She had just won a military steeplechase, and Vernon nodded assent.
"You must persuade your sister to ride her," he said.
As he spoke, he seated himself on the edge of the steep roadway which
led to the jetty.
"Take the horses in," he said. "I'll come up in a few minutes."
But the minutes ran into hours. He looked out to sea with a meditative
and retrospective mind. He was going over the past which seemed so far
away, so vague, since he had gone sailing in the _Annie Laurie_ this
morning.
Then suddenly the past became the present. There was a stir on the jetty
below him. Voices--the voice of fashionable people, the voices of
"society"--rose in an indistinguishable sound to his ears. He moved
uneasily, and refilled and lit the pipe that he had borrowed of Dick. He
heard the footsteps of several persons climbing the steep stairs. One
seemed familiar to him. He pulled at his pipe, and crossed his legs with
an air of preparation, of resignation.
The voices came nearer, and presently one said: "I certainly, for one, decline to go any farther. I think it is too
absurd to expect one to climb these ridiculous steps. And there is
nothing to see up there, is there?"
At the sound of the voice, clear and bell-like, yet languid, with the
languor of the fashionable woman, Mr. Drake Vernon bit his lips and
colored. He half rose, but sank down again, as if uncertain whether to
meet her, or to remain where he was; eventually he crossed his legs
again, rammed down his pipe, and waited.
"Oh, but you'll come up to the top, Lady Lucille!" remonstrated a man's
voice, the half-nasal drawl of the man about town--the ordinary club
lounger. "There's a view, don't you know--there really is!"
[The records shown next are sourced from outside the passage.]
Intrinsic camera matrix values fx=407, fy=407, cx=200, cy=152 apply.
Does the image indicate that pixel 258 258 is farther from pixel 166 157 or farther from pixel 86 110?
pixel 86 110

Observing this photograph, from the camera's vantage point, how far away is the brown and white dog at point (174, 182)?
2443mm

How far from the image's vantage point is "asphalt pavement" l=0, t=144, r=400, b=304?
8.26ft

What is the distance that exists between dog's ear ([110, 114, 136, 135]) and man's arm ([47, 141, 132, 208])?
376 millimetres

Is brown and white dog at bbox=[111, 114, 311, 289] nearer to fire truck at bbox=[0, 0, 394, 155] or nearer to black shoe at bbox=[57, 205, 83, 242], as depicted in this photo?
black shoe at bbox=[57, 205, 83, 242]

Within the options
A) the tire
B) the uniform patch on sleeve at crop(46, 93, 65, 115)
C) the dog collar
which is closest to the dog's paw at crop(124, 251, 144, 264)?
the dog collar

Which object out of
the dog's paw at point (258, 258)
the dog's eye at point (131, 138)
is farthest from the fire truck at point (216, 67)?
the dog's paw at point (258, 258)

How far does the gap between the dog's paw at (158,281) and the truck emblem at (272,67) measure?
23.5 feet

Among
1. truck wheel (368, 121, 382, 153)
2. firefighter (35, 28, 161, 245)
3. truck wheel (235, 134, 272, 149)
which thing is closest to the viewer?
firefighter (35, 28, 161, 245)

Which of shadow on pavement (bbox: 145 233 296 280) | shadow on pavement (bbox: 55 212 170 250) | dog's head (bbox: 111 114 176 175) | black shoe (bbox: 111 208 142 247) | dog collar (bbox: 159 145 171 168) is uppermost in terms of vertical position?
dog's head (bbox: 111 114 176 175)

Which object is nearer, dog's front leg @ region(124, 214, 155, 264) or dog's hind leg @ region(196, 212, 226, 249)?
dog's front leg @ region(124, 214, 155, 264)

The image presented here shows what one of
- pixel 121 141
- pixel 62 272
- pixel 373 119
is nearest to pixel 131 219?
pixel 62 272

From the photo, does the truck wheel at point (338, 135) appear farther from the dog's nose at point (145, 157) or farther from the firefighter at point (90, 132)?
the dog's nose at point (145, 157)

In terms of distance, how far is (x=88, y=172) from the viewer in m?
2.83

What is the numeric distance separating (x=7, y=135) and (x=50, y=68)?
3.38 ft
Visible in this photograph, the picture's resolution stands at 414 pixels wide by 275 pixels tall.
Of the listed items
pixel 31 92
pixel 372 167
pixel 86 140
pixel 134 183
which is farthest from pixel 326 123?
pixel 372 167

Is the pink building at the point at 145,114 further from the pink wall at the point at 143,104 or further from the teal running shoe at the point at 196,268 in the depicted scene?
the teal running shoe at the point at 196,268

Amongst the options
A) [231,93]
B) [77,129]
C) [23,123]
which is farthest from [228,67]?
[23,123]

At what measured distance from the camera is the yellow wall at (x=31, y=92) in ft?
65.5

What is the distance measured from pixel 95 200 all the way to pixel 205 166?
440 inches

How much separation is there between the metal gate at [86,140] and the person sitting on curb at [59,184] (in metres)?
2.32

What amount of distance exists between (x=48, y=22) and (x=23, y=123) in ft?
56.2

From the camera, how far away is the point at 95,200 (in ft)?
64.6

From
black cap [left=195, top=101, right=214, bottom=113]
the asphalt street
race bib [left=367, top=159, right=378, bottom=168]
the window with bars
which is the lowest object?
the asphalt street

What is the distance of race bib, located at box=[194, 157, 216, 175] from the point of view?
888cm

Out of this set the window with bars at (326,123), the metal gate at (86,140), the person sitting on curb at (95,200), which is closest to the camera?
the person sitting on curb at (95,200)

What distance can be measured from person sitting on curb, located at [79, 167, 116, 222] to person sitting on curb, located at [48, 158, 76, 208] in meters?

"I don't care for views. Not another step, Archie. I'll wait here till
you come back. You can describe the view--or, rather, you can't, thank
Heaven!"
As she spoke, she mounted a few steps, and turned into the small square
which offered a resting place on the steep ascent, and so came full upon
Mr. Vernon.
He rose and raised his hat, and she looked at him, at first with the
vagueness of sheer amazement, then with a start of recognition, and with
her fair face all crimson for one instant, and, the next, pale, she
said, in a suppressed voice, as if she were afraid of being overheard: "Drake!"
He looked at her with a curious smile, as if something in the tone of
her voice, in her sudden pallor following upon her; blush, were
significant, and had told himself something.